Honestly, nothing against Shopify. To build an eCommerce platform, Shopify is ofcourse one of the best. Someday If I start selling peanut butter; I would prefer Shopify.
But does Shopify enable or help performance marketers? That’s the pain.
Let me tell you a kutty story (a short tale) to put the context straight.
One of our customers (healthcare brand) faced a major challenge: reducing their CPP. However, the complexity increased because they had two key products with different price points. Therefore, the goal was to reduce the CPP for each individual product, not just the overall CPP on Meta.
Their expected CPP for each of the products are:
- Product A @ $185 Expected CPP
- Product B @ $115 Expected CPP
Unfortunately, most of the marketers, not by choice but due to lack of flexibility, optimize the ad campaigns for Shopify’s default/standard purchase events on Meta.
What’s the best way to train Meta algorithms?
The ideal way to approach this challenge is to have a custom conversion event for product A and product B and run two different campaigns optimizing for each. This helps to train the Meta algorithm and bring more for specific products.
Interestingly, Meta Algorithms work differently: Event Optimisation ?
Meta’s ad algorithm is a machine learning model. These algorithms need to be trained on what kind of purchasers you need.
And this where we need to highlight the core concept of event optimization.
“Predictions are made for a new data point by searching through the entire training set for the K most similar instances (the neighbors) and summarizing the output variable for those K instances.“
The output variable is typically “purchase”, but it doesn’t offer your control. Marketers need control.
Based on the event the campaign is optimized for, Meta analyzes the user data, and the algorithms estimate potential ROAS and place higher bids on your most valuable customers, thereby maximizing the value and the number of your campaign conversions.
Simply put, if you optimize for purchase events, you get more purchases. Optimize for high AOV purchases, and you achieve that. Optimize for custom conversion events for Product A or Product B, and Meta delivers more of those.
Dear Shopify, we love you but we’re sorry for ditching you…
Shopify default CAPI provides standard events inside the FB pixel, but advanced optimization may prove to be challenging. It’s crucial to train ad algorithms with advanced optimization events beyond targeting.
First-Party Data Ops (1PD) Simplifies for the performance marketers
Let me break the journey of the customer step by step.
1. Custom conversion event for two separate products:
Reiterating the reasons again:
- Product level optimization to train the algorithm:
Firstly, we need to define the conversion event at product level. So that the Meta ad algorithm learns based on the optimization event. Checkout on how to create custom conversion events.

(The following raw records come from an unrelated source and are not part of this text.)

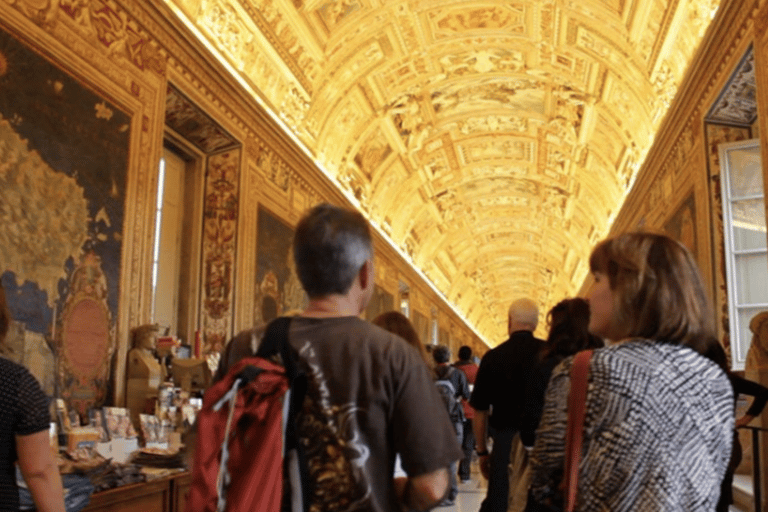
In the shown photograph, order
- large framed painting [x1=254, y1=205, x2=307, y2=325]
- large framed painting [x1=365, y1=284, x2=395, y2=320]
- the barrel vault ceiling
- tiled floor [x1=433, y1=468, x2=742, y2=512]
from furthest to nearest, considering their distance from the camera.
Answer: large framed painting [x1=365, y1=284, x2=395, y2=320]
the barrel vault ceiling
large framed painting [x1=254, y1=205, x2=307, y2=325]
tiled floor [x1=433, y1=468, x2=742, y2=512]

- Since the goal to attain the CPP was two different products, we need to have two different events and campaigns focussed on each product.
2. The GoldMine – Anonymous audience activation beyond 28 days:
No debate that Meta deprecates the user behavior data of inactive users beyond 28 days.
Enabling/Adopting to First-Party Data Ops helped creating a custom audience beyond 180 days at individual product level.
A quick snapshot of what First-Party Data Sync and Default Facebook Pixel sync custom audience match rate was a game-changer.
3. Exclusion is the key – Restructuring the campaign:
To reduce the CPP, the key is exclusion. Top funnel, mid-funnel and bottom funnel campaigns need to define who we want to target. Because, targeting the repeated audience in all the funnels increases the CPC.
A quick snippet on how to exclude each audiences from each funnel to avoid overlapping and costing.
4. Introduced Cost-Cap in each funnel to control the CPP:
Cost-Cap is the beautiful way to control the campaign and train the algorithm on who we want.
As we are engaging with the prospects at the multiple stages of the buying journey in nurturing , rewarming, win-back campaigns – the cost cap we arrived at was sensible.
Here are the results – First-Party Data Ops impact:
As we have enabled 1P domain tracking for this healthcare brand, we have browser cookies saved in the server forever i.e. all fbclid and gclid are collected and stored forever.
This helps in attribution and will significantly lift the ROAS as well along with the goal of reducing the CPP for individual products.
- Reduced cost per purchase by 54% which was beyond the goal.
- We saw 34% improved ROAS over the last 3 months.